The answer has to be simple? One would think so but it often is not. Some of your regular customers might know your website even better than you do (yep, I know it is scary..) and sometimes one simply has to be wondering about how on earth did this gal figure out how to do the mobile checkout via third party app while it should not be working at all.

Source code on paper from Tim Lucas

People are surprisingly good at both finding all the minor bugs on your site and inventing their own hacks to actually fix your mistakes. Sometimes they might fix something without you even knowing you had something wrong at your website. Internet is full of MacGyvers; you thought something could not be done at all. And still someone just did it.

If you have customers like this consider yourself happy — it is an indicator that you have done something right in your business. But to get back to conversion rate(s): are you measuring the conversion rate of these fanatic customers who might be considered as your most important segment? Or at least the segment of the ones that show you the path to where your business should be going? And if you measure the conversion rate how is that developing when compared to the visit frequency of that segment? Measuring and speaking about the conversion rate of different customer segments is often practically totally neglected. I wonder why.

Always In Motion Is The Future by JD Hancock

My conversion goals: back to the future

If my website will remain online for the next five years I could assume and set a goal that my conversion rate will raise to 2.4% instead of 1.37%. Wow, isn't that a huge improvement? Yes it is. The product managers should already be ordering more of great stuff to sell or the customer service team should start writing new job postings? Not. Is the conversion rate of no real value unless the figure of both new and existing visitors are constantly growing? And how are the trends in online usage changing and what is the impact of those to your business?

How often do you hear the phrase that conversion rate now is better than same time last year? What’s the difference? Trends change. If people simply have more money to use in their hands they often use it — and vice versa. Or if you happen to have been doing good work with search engine visibility and your visitor figures went up 380% during the year it is maybe ok to have a lower conversion rate? Or should it still be better? What should it be then?
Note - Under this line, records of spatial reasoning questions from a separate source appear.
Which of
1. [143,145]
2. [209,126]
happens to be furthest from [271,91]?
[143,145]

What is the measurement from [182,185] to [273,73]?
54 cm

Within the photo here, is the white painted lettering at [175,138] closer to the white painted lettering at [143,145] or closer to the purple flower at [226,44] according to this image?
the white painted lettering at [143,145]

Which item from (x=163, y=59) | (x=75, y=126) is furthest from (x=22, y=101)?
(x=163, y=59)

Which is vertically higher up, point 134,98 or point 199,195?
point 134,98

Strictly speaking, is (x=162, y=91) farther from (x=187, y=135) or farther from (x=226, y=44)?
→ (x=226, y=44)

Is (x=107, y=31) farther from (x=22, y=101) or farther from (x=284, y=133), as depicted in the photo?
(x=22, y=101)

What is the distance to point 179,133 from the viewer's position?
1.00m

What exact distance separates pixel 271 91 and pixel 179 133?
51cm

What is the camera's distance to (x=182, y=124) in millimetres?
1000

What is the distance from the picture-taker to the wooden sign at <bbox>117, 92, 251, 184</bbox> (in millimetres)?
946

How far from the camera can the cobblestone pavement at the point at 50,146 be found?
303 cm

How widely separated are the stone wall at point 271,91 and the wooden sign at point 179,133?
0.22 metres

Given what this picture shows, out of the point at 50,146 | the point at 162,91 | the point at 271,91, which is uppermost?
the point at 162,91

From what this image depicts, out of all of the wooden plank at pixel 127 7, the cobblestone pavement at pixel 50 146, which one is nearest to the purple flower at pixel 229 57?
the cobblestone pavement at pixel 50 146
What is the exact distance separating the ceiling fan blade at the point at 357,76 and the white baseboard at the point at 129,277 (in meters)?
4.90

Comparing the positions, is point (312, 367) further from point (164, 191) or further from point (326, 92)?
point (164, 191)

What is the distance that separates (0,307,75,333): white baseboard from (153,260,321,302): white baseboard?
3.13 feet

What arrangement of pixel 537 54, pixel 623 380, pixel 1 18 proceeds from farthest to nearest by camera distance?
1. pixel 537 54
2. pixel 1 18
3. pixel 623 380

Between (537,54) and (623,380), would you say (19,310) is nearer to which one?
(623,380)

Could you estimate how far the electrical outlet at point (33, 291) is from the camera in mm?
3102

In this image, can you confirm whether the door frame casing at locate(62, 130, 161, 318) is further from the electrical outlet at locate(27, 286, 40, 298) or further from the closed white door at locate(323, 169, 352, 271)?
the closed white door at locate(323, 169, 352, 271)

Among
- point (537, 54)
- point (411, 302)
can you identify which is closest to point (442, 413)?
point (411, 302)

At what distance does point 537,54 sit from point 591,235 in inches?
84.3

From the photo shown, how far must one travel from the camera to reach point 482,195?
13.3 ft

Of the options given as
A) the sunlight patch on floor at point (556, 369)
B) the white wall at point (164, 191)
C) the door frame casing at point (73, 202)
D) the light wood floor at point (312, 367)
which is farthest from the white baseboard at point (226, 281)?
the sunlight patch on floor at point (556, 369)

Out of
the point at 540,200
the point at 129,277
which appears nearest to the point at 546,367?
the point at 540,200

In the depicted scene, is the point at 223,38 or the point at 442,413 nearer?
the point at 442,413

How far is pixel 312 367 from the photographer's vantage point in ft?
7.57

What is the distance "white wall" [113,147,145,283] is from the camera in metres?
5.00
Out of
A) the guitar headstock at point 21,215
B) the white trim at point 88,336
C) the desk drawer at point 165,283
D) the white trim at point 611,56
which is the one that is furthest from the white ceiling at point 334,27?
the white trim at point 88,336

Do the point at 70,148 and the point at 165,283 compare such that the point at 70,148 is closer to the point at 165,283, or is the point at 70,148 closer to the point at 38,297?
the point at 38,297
It is good to remember that no matter how much you optimize, you just cannot change the amount of individual wallets in your market and niche after certain limits just with optimizing your website. Then you would have to enter new markets or product segments etc. to continue growing effectively. When you reach that point and understand it your conversion optimization just became business optimization.
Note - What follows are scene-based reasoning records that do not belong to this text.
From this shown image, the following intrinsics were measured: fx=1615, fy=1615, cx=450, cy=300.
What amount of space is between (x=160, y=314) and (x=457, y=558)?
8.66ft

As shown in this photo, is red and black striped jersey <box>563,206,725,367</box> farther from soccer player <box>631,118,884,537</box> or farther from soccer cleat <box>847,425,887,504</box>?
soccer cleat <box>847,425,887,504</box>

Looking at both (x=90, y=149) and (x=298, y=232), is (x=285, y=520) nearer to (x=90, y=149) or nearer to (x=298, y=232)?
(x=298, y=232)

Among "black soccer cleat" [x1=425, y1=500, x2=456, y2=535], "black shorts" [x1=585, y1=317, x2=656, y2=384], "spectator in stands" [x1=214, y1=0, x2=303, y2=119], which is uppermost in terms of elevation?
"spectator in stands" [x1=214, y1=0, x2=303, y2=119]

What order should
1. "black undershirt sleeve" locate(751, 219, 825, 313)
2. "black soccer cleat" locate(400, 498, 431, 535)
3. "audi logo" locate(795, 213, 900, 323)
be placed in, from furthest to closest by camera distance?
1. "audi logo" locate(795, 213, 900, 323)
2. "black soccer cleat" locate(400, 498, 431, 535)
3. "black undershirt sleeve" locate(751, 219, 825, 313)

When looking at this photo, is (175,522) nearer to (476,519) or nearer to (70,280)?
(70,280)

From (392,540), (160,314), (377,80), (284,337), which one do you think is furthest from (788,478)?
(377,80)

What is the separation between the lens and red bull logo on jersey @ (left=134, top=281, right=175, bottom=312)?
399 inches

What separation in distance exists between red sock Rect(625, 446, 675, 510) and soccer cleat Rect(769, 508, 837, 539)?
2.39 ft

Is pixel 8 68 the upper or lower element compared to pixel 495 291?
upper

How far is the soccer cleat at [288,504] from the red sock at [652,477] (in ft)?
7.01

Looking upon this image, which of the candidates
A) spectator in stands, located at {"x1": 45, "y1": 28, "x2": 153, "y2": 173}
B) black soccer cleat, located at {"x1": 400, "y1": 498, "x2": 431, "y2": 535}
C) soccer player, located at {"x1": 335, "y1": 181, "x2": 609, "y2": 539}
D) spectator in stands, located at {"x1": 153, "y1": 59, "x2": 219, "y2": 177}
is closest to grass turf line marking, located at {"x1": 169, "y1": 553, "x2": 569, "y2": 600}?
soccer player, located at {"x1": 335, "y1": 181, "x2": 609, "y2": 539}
Trends and people’s habits change and that also changes your conversion rates. Is defining your conversion rate goals eventually like trying to figure out what your dear neighbour Mr. Putin is going to do next Tuesday? Yes and no. You could have lots of data and assumptions, some gut feelings, some inside information, calculations of a team of engineers, psychologist’s statement and one glass of vodka and you'd still only have a good guess. But why not just try our best and start measuring the success day by day? And again and again; for different segments, time periods…combinations and new innovations. At least one would learn what doesn’t work.

Should we talk about conversion rate at all? What would happen if it would be banned to talk about conversion rate in your company for the next six months? To know and fix all the issues mentioned here is not hard. The hardest part is to change the culture so that we can talk about them and make progress. It might be easy in your organization but it might also take months or even years to accomplish. What would happen if we would forget the talk about figures only and talk & change ideas about processes, customer experience and segments, innovations and creative ideas to improve results together with the conversion rates and other indicators?

Hopefully then we would get into the talk of more business — the real conversion talk.